**Data records**
((

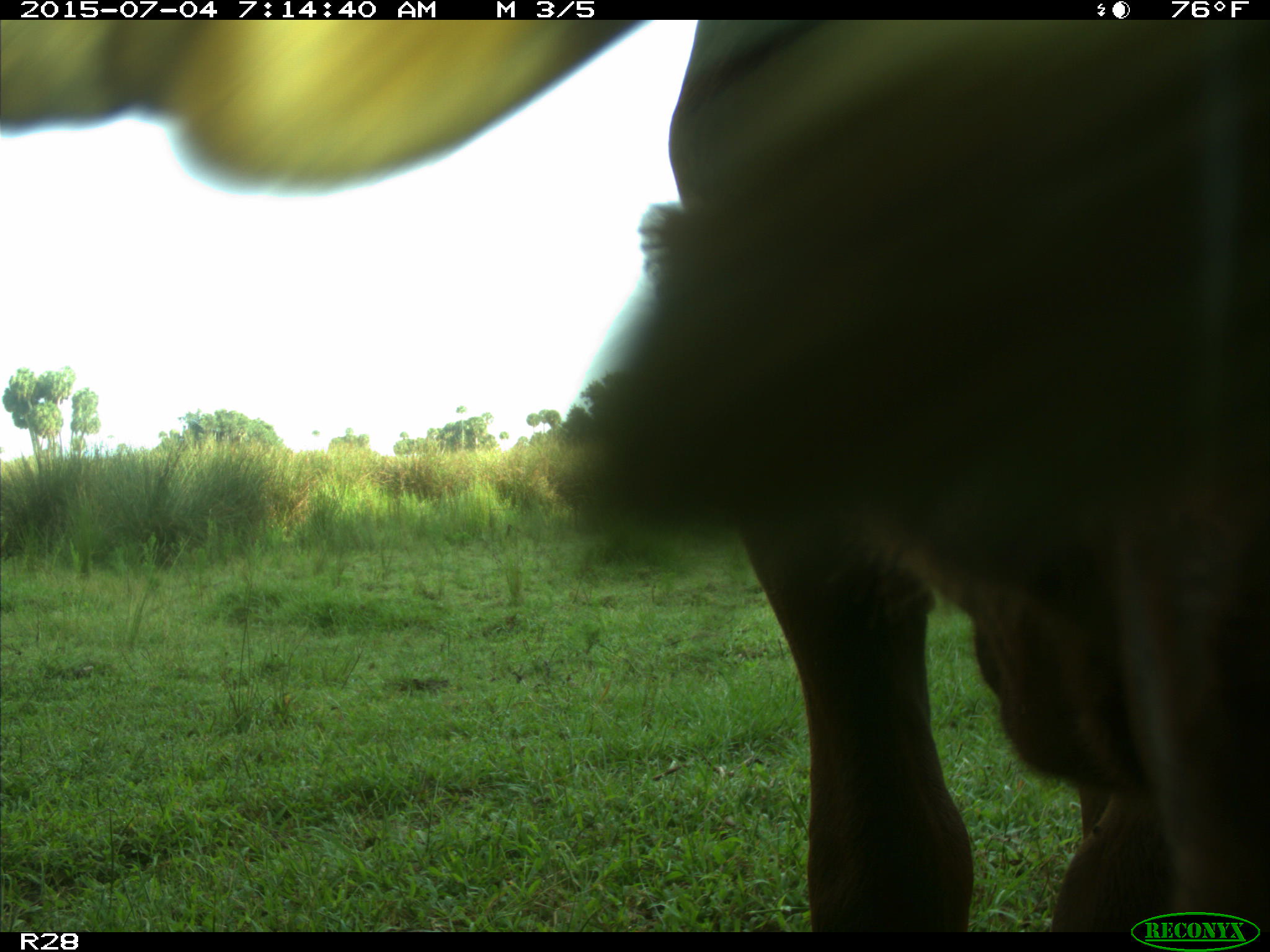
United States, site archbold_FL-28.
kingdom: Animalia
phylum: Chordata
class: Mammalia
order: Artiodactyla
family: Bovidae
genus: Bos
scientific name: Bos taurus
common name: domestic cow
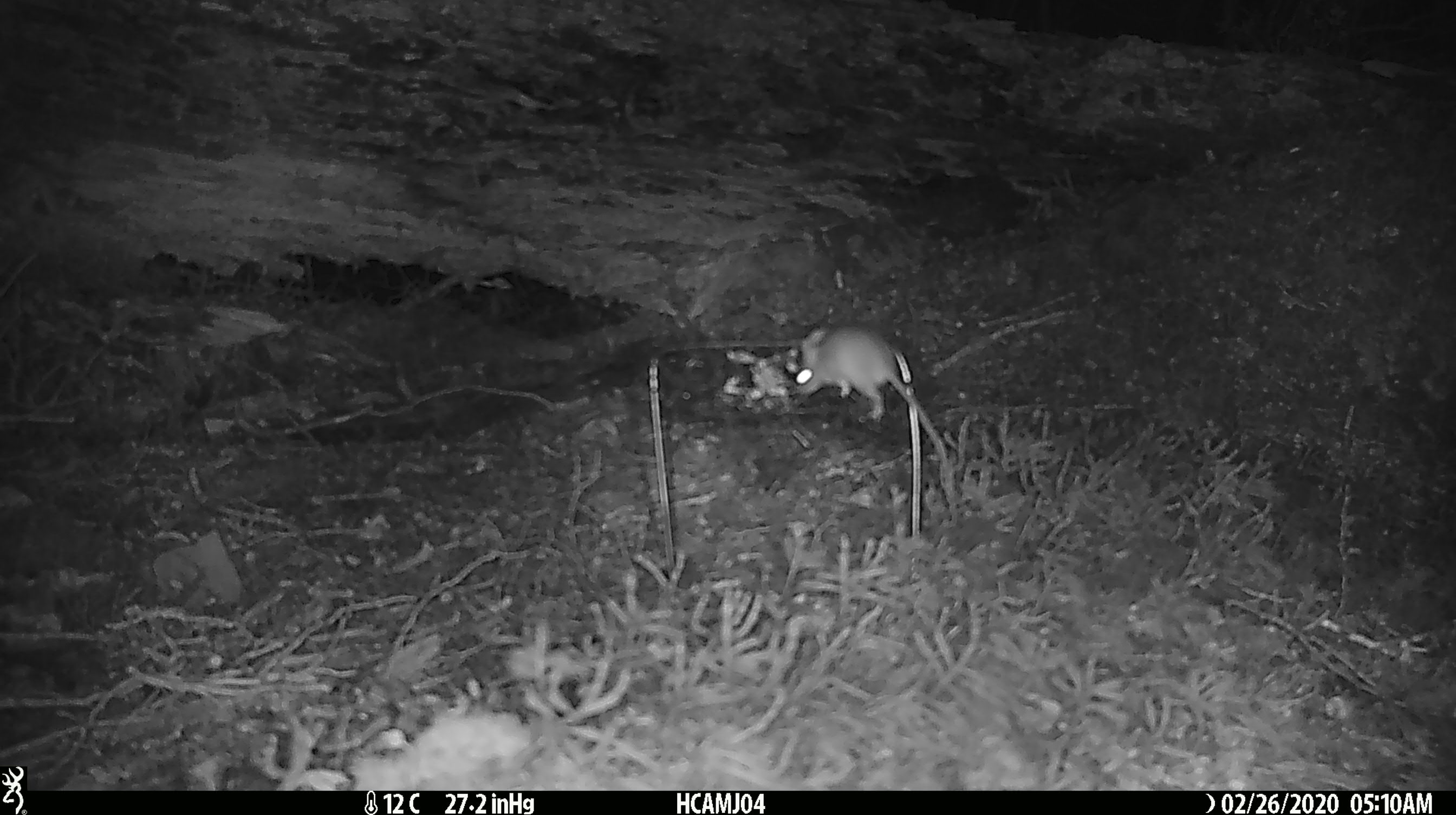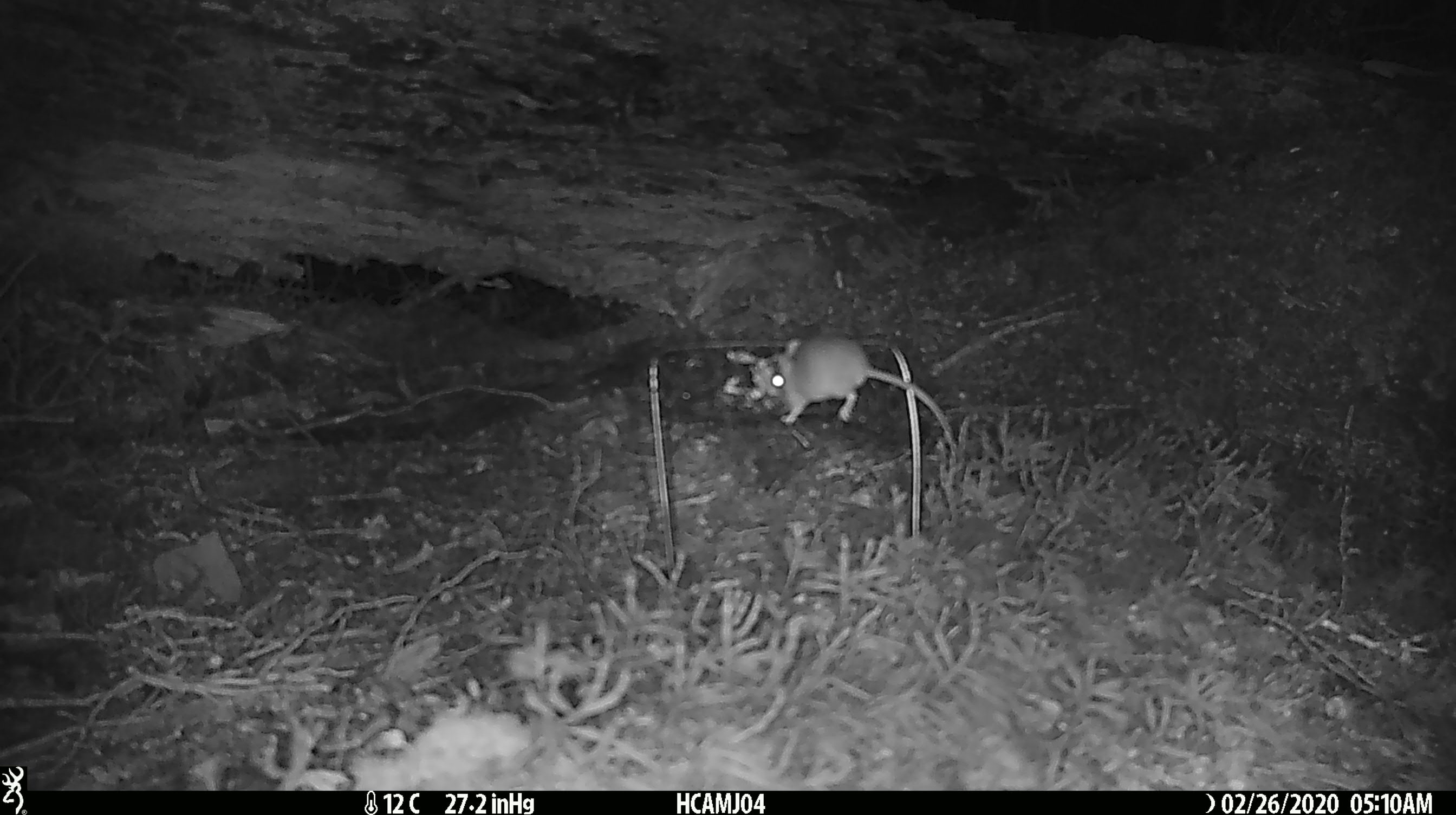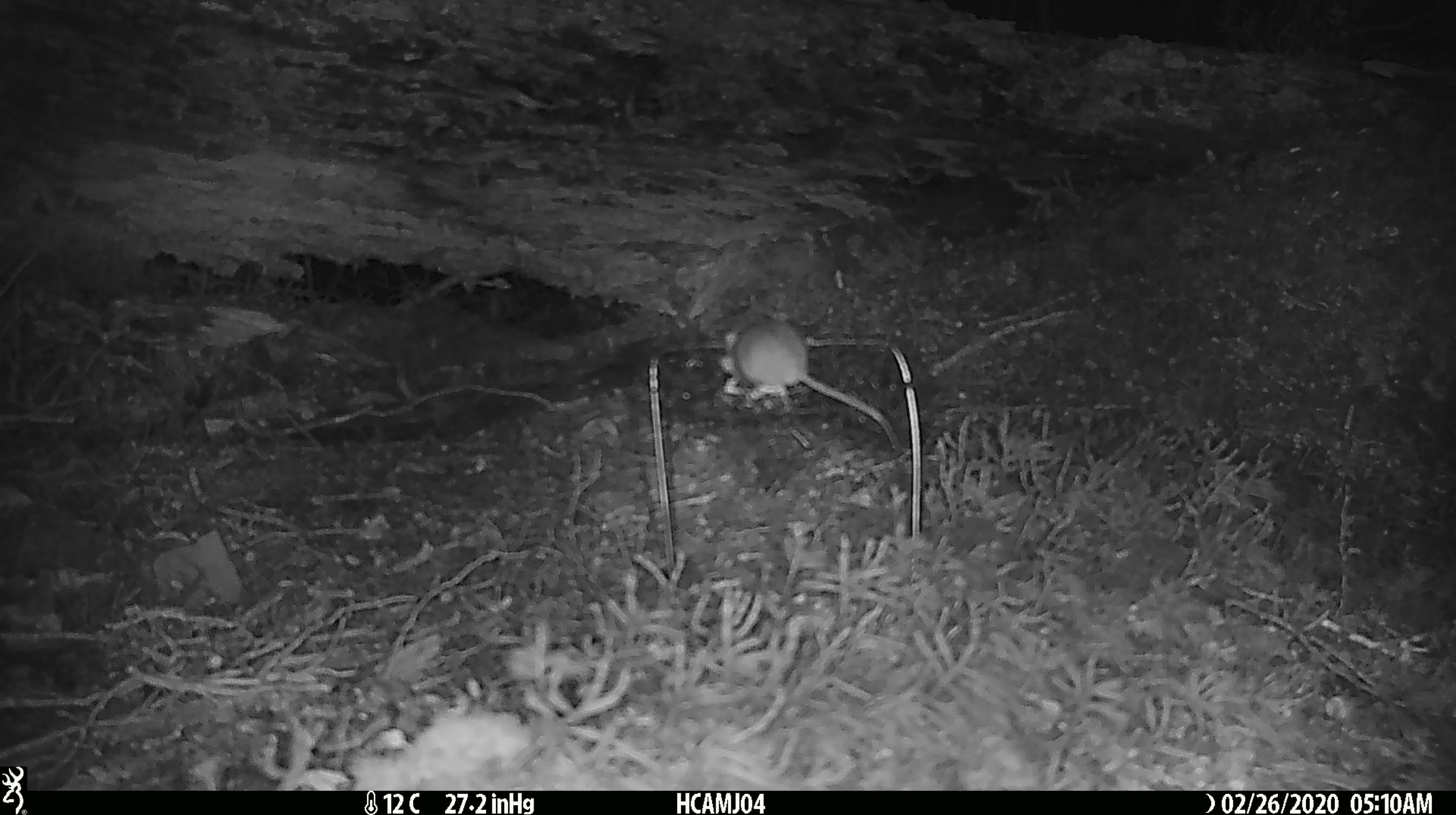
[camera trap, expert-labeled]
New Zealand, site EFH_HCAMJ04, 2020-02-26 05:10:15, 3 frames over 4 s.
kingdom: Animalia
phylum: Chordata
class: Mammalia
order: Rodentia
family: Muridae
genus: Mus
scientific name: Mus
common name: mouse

))

**Exercise aim**
For every line in the entries above that contains "name", add one to a count, and give that number by itself.

**Answer section**
4